Shakespeare in Love (1998)

There are people who will respond to criticism of a movie they like by saying, “Well, it’s just a movie.” Rather than answer the criticism, they indicate their lack of interest in discussing the movie with that dismissive remark. But then there are those who will respond to criticism of a comedy by saying, “Well, it’s just a comedy.” Somehow, this seems to be a more defensible position, for they are saying that serious criticism may be appropriate for serious movies, but a comedy, by its very nature, is not serious, and thus is exempt.

In reality, the only thing that makes a comedy immune from criticism is laughter. When a comedy makes us laugh, no criticism can touch it; when a comedy does not make us laugh, however, it deserves all the criticism we care to bring against it, even though the absence of laughter says it all. And Shakespeare in Love is just such a comedy.

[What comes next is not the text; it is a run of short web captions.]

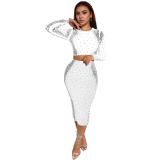 White Long Sleeve Rhinestone Tops Bodycon Sexy Party Midi Dress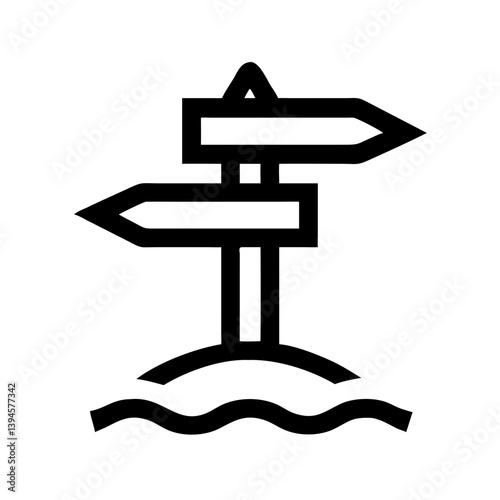 Directional Signboard Icon on Water  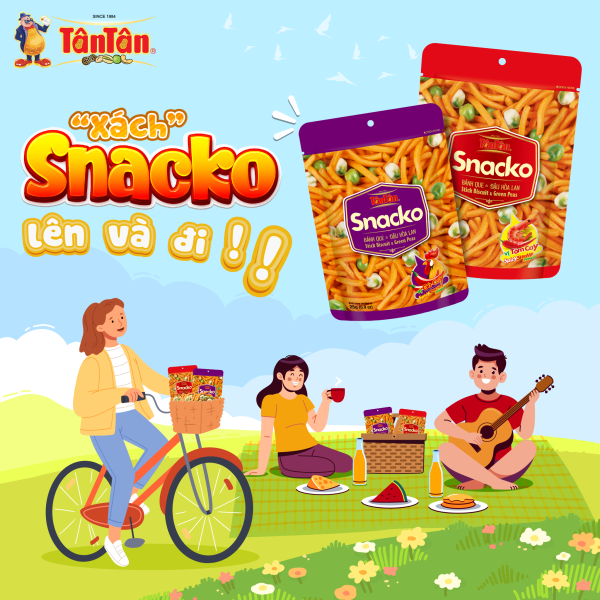 Bánh que và Đậu Hòa Lan vị gà cay, tôm cay Tân Tân - Xâu 11 gói 20g - Hình ảnh 3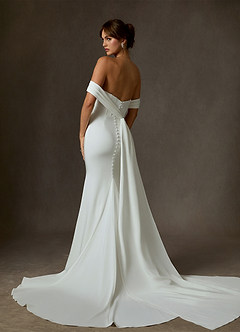Azazie Grace Trouwjurken Jurk van Crêpe rug satijn met Zeemeermin Off the Shoulder Diamant Wit image2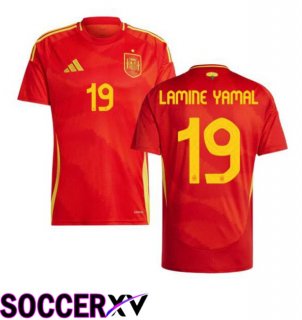 Spain (LAMINE YAMAL 19) Home Soccer Jersey Red UEFA Euro 2024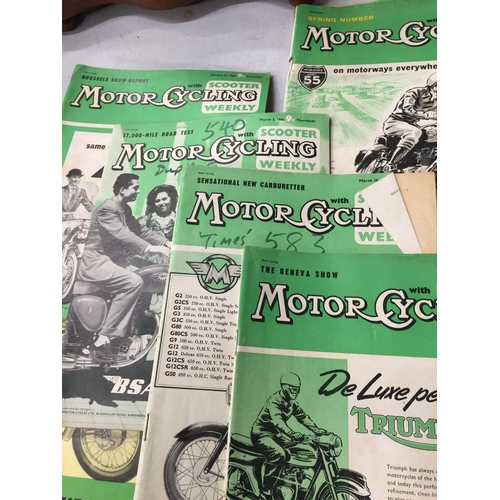 353 - FIFTEEN ISSUES OF MOTORCYCLING WITH MOTOR SCOOTER WEEKLY MAGAZINES ALL 1960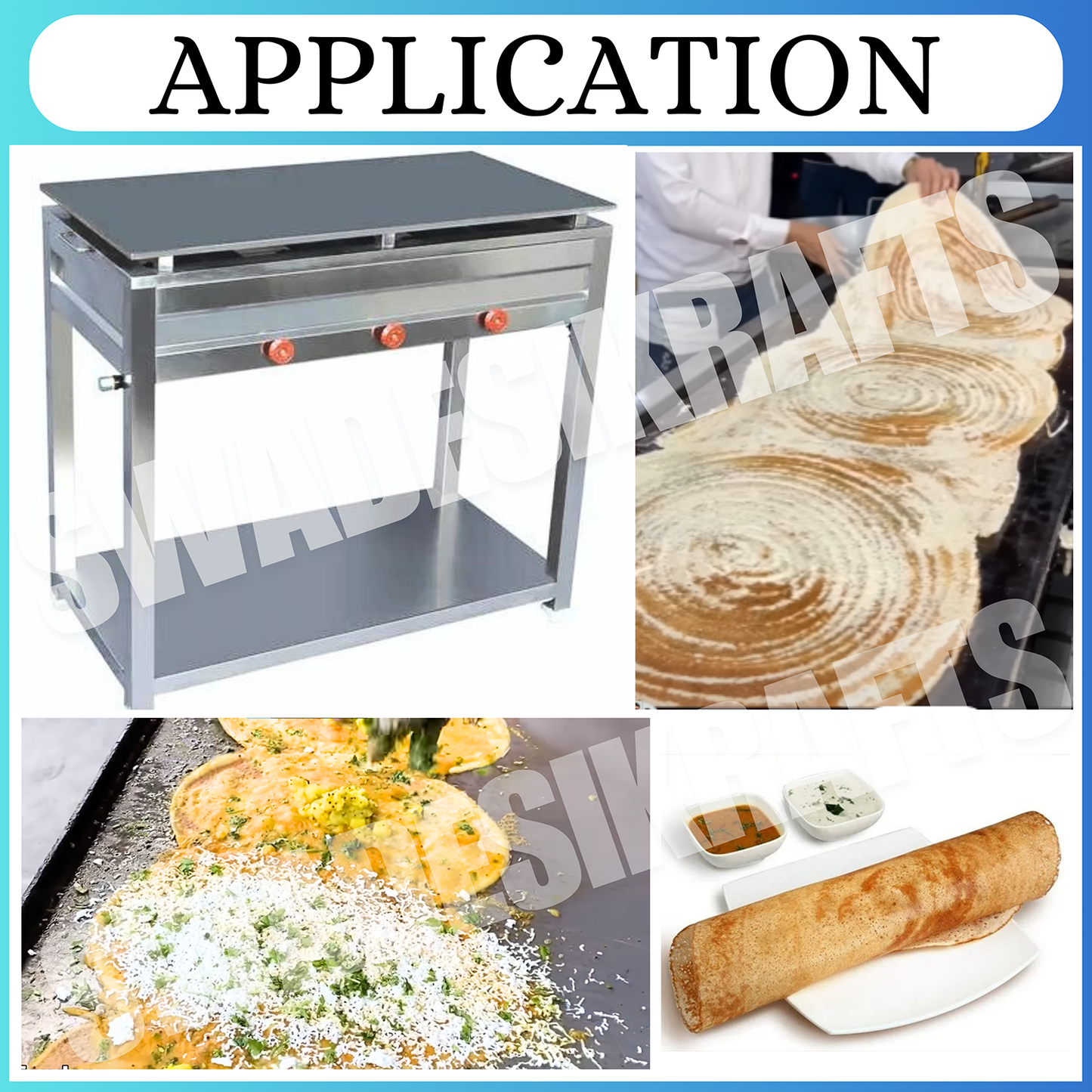 SWADESI KRAFTS Dosa Bhatti Stainless Steel Body with Plate Size 18"X36"X32" and Weight 47Kg for Making Dosa.
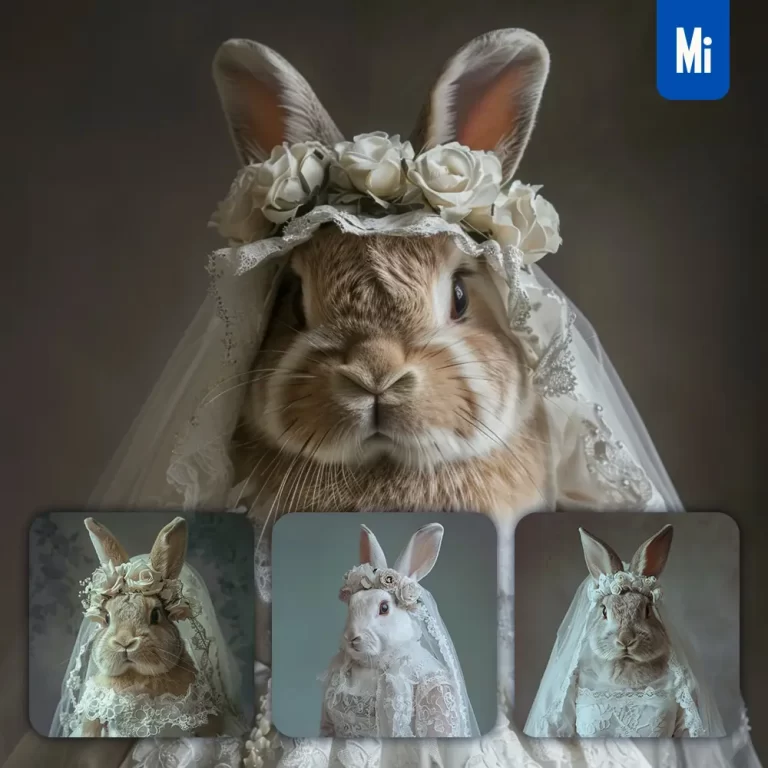 midjourney prompt rabbit bunny woman wedding dress portrait photography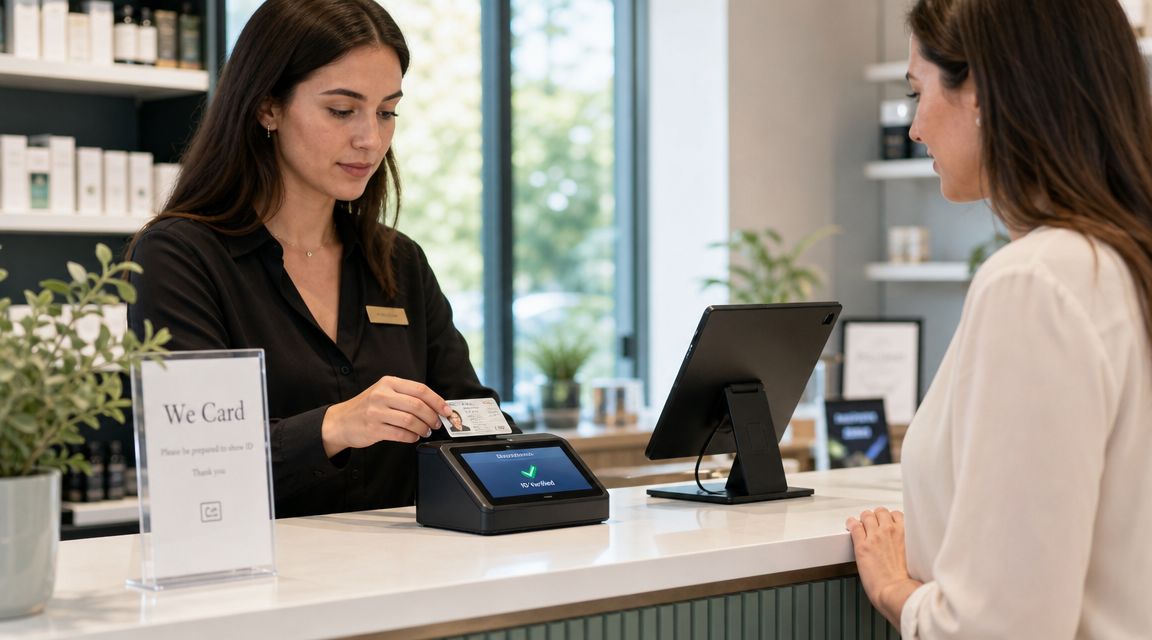 A store clerk verifying a customer's ID card at a point of sale terminal at a service counter.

The Academy is hesitant about handing out the award of Best Picture to a comedy, because that would seem to be beneath the dignity of the institution. Shakespeare in Love, however, being about the title character, insulates the Academy from being thought lowbrow, thereby permitting its members to embrace such a comedy. The fact that the movie is not really funny did not bother them. All that mattered was the glow of culture that radiated from the Academy when they voted for this film. In short, a movie about Shakespeare is Oscar bait, and the members bit.

Nietzsche once said that Homer would never have created an Achilles, nor Goethe a Faust, had Homer been an Achilles, or Goethe a Faust. This goes contrary to the way a lot of people think. They like to imagine that an author must be like the characters he creates. Shakespeare in Love plays off this notion, for it would have us believe that Shakespeare’s inspiration for Romeo and Juliet was that of a real life love affair that he had, with all sorts of parallels, balcony scene included, between what happened to him and the play he finally wrote. But to paraphrase Nietzsche, Shakespeare would never have created a Romeo had he been a Romeo.

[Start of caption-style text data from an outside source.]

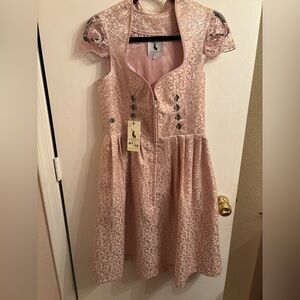 NEW!Germany Alpenmarchen Oktoberfest,Dirndl Dress Pink 38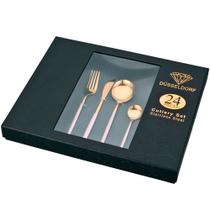 Jogo de Talheres Düsseldorf Dourado com cabo Rose - 24 peças - Jogo de Talheres Completo com Detalhes Elegantes - Vintage com Toque de Luxo!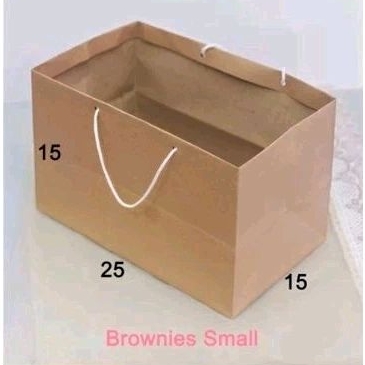 

Paper bag 25x15x15 (PxLxT) paperbag coklat polos BROWNIES SMALL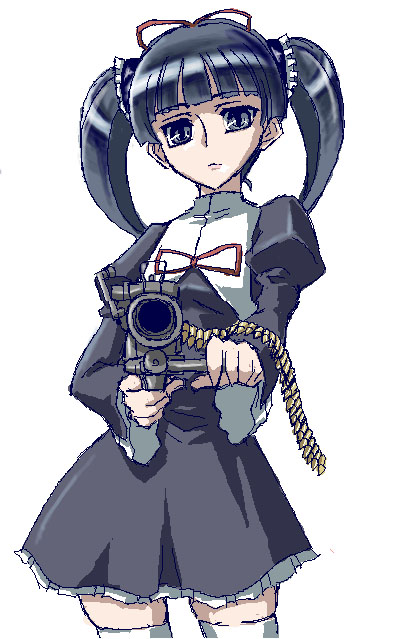 1girl, aiming_at_viewer, ammunition_belt, coyote_ragtime_show, gun, holding, holding_gun, holding_weapon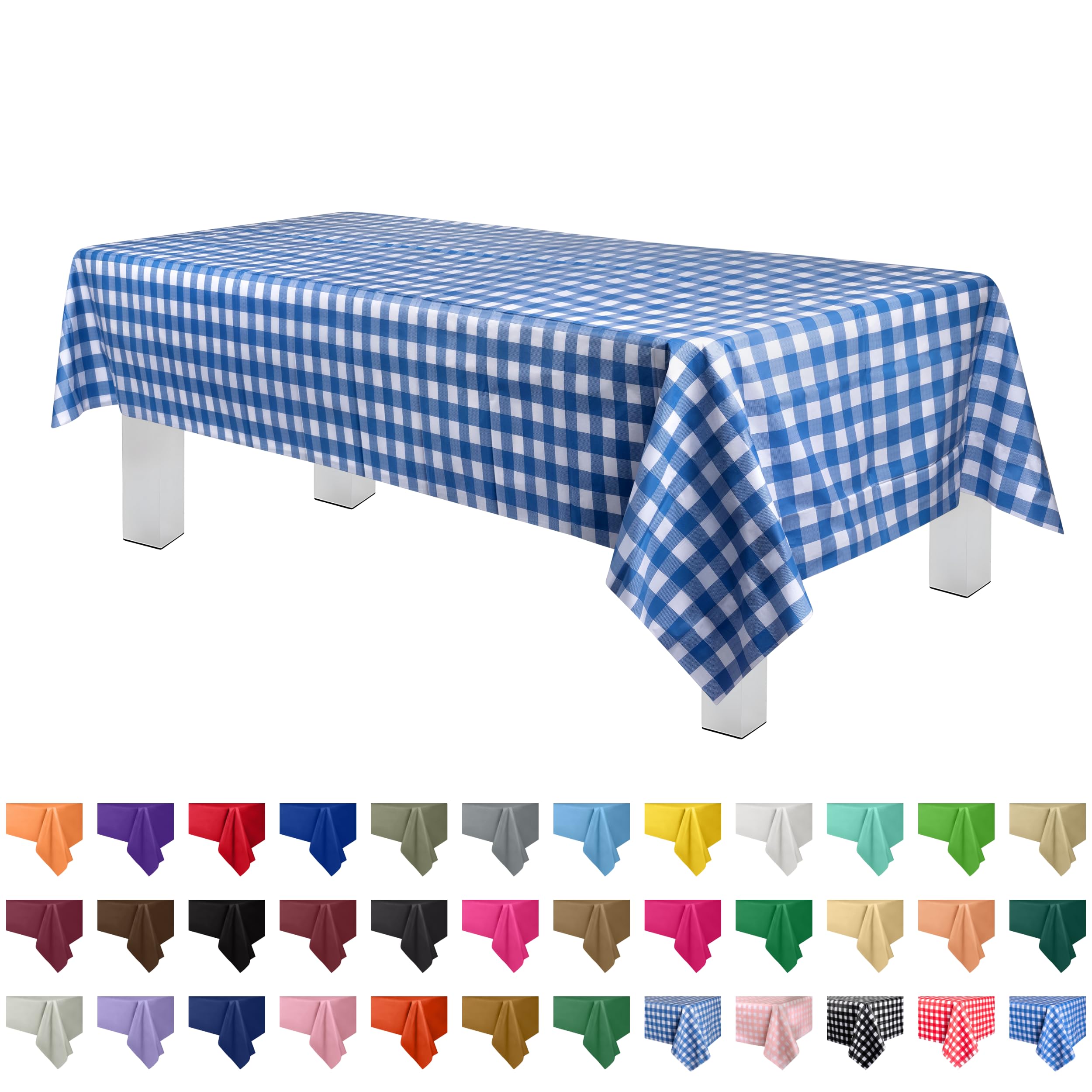 Grandipity Blue Gingham Checkered Plastic Table Cloth Disposable (6 Pk) 54In X 108In Plastic Tablecloths For Rectangle Tables -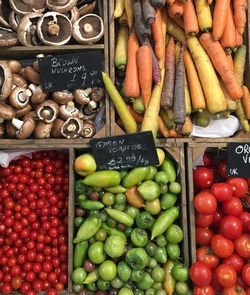 Various vegetables for sale in market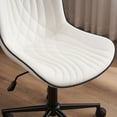 thumbnail image 5 of Kidol & Shellder White Desk Chair with Wheels, Adjustable Rocking Cozy PU Mid-Back Office Task Chair, 5 of 6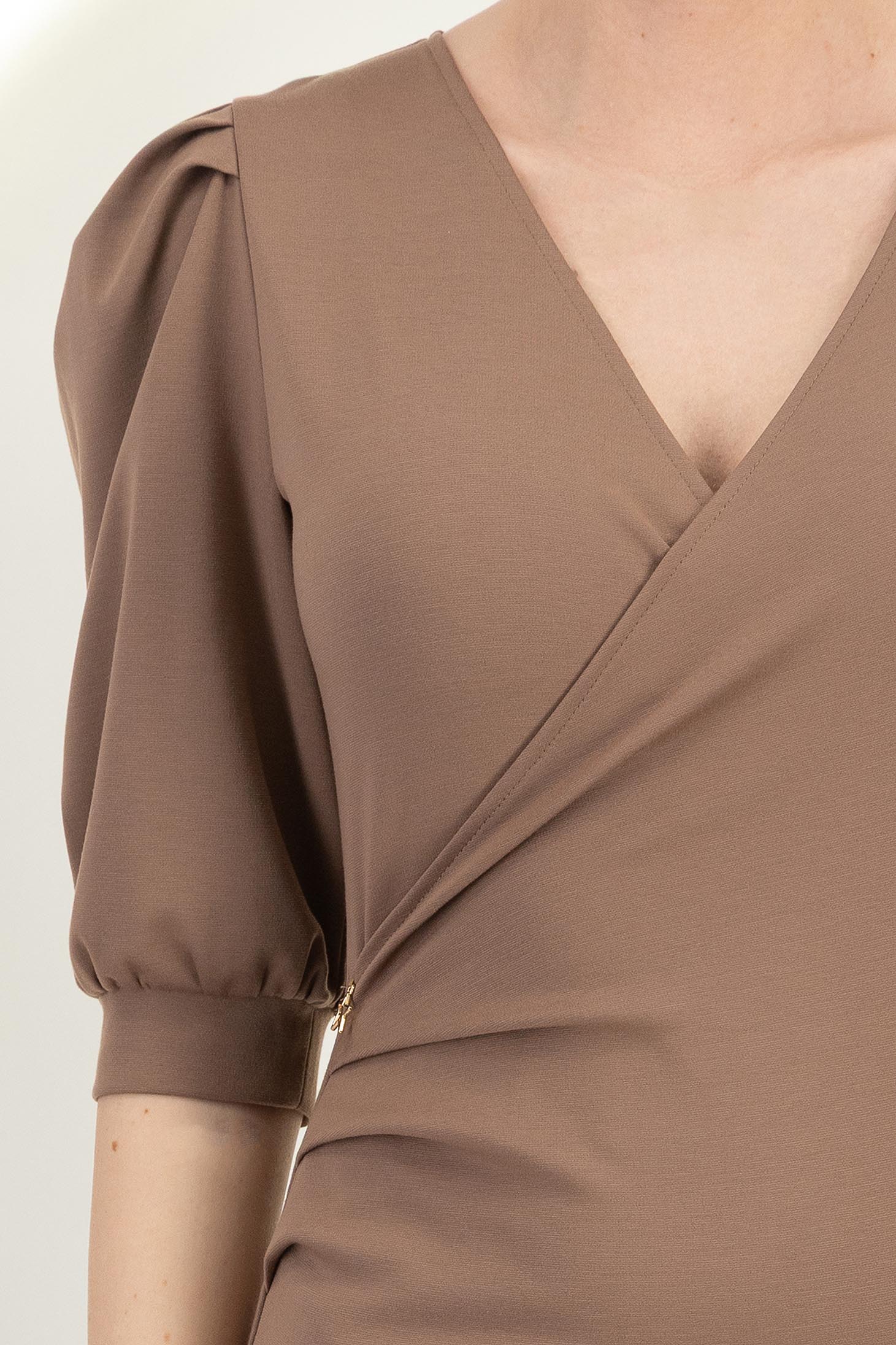 Rochie din jersey mocha midi tip creion cu maneci bufante- StarShinerS 4 - StarShinerS.ro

The movie dares us not to be amused, even if we cannot bring ourselves to laugh. Bits and pieces of Romeo and Juliet, along with some of Shakespeare’s other plays, are strewn throughout the movie in a disorganized way, the idea being that the elements of all these plays just need to be put together in the right way, as we know they eventually will. Every such reference flatters us for catching the allusion, and we can display our sophisticated familiarity with these quotations from plays not yet written by chuckling, whereas if we merely sit there in the movie theater without exhibiting the slightest bit of mirth, others may think us lacking in culture and refinement.

When we watch a Shakespearian comedy being performed today and find ourselves not laughing, we are willing to give it the benefit of the doubt. We allow that it might have been funny when it was first performed four centuries ago. With Shakespeare in Love, we know better.